Friday Khutbah (Sermons) : A Good Example at Home
– by Imam Al-Madinah Al-Munawarrah ‘Abdul-Bari ibn ‘Awad ath-Thubayti
from the Prophet’s Mosque in Madinah, on 15 Rabee’uth-Thaanee 1422 (July 6, 2001)
The Transcript:
All praise is due to Allah, Lord of the worlds. May peace and blessings be upon the Messenger of Allah and all his companions.
Fellow Muslims, I advise you and myself to fear Allah. Allah says,
“O you who believe! Fear Allah as He should be feared, and die not but in a state of Islam.” (Surah Al ‘Imraan 3:102)
The God-fearing Muslim family is the heart of a healthy community. The piety of a family is dependant on the piety of individual members of the family, and the piety of a community is likewise dependant on the piety of the families who make up the community.
Islam attaches great importance to the family, how it is established and how to keep it together. For the Muslim family to keep up it’s high position it maintains a state of love and harmony, and you find in it feelings of amicability and kindness. Allah says,
“And among His Signs is this, that He created for you wives from among yourselves, that you may find repose in them, and He has put between you affection and mercy.” (Surah Ar-Ruum 30:21)
He also says,
“They are Libas [i.e. body cover, or screen, or Sakan, (i.e. you enjoy the pleasure of living with her)] for you and you are the same for them.” (Surah Al-Baqarah 2:187)
The Quran made it clear to married couples that each of them is essential to the other. Allah says,
“It is He Who has created you from a single person (Adam), and (then) He has created from him his wife [Hawwa (Eve)], in order that he might enjoy the pleasure of living with her.” (Surah Al-A’araaf 7:189)
It cannot be imagined that one could lead a normal, steadfast human life if there was a complete destruction of the normal family structure. Those people who call for the abolishment of the family structure do not do so for the good of humankind. Their call was – and still is – a discordant sound in the passing of history.
The family is established on mutual understanding, the exchanging of views and cooperation. Allah says in relation to nursing and weaning babies,
“The mothers shall give suck to their children for two whole years, (that is) for those (parents) who desire to complete the term of suckling, but the father of the child shall bear the cost of the mother’s food and clothing on a reasonable basis. No person shall have a burden laid on him greater than he can bear. No mother shall be treated unfairly on account of her child, nor father on account of his child. And on the (father’s) heir is incumbent the like of that (which was incumbent on the father). If they both decide on weaning, by mutual consent, and after due consultation, there is no sin on them.” (Surah Al-Baqarah 2:233)

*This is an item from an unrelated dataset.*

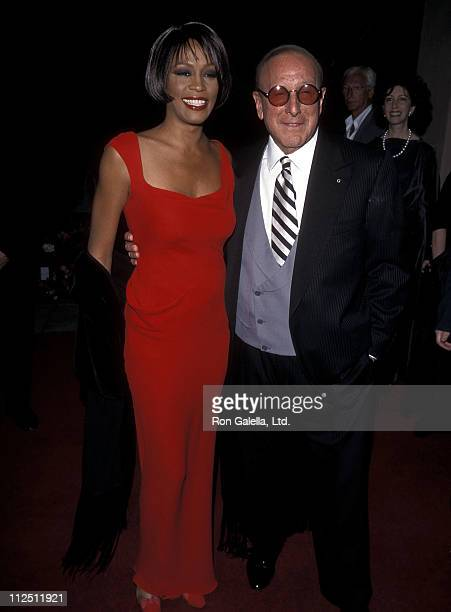 Singer Whitney Houston and Arista Records president Clive Davis attend the 41st Annual Grammy Awards PreParty Hosted by Clive Davis on February 23...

A happy family which seeks stability and continuity builds its life on firm principles, the most important of which are: the raising of children, mutual respect of each others rights, courteousness in dealing with one another and widening one’s family’s and one’s own horizons. Here, couples can find the pure quietude that the Quran spoke about, and if a difference occurs between them then true love will melt it away.
The Wise (Allah) know that a person can sometimes be affected by an atmosphere of disagreement and feelings of hate, and then Satan finds what he is looking for sought after for destruction of the existence of the family. The Quranic viewpoint was to purify the emotions and to return to life its clarity and to the family its beauty. Allah says,
“…And live with them honourably. If you dislike them, it may be that you dislike a thing and Allah brings through it a great deal of good.” (Surah An-Nisaa 4:19)
And for this reason Imam Ibn Katheer said about this verse,
“It means: and perhaps your patience in holding onto them despite your mutual dislike is much better for you in this world and in the hereafter.”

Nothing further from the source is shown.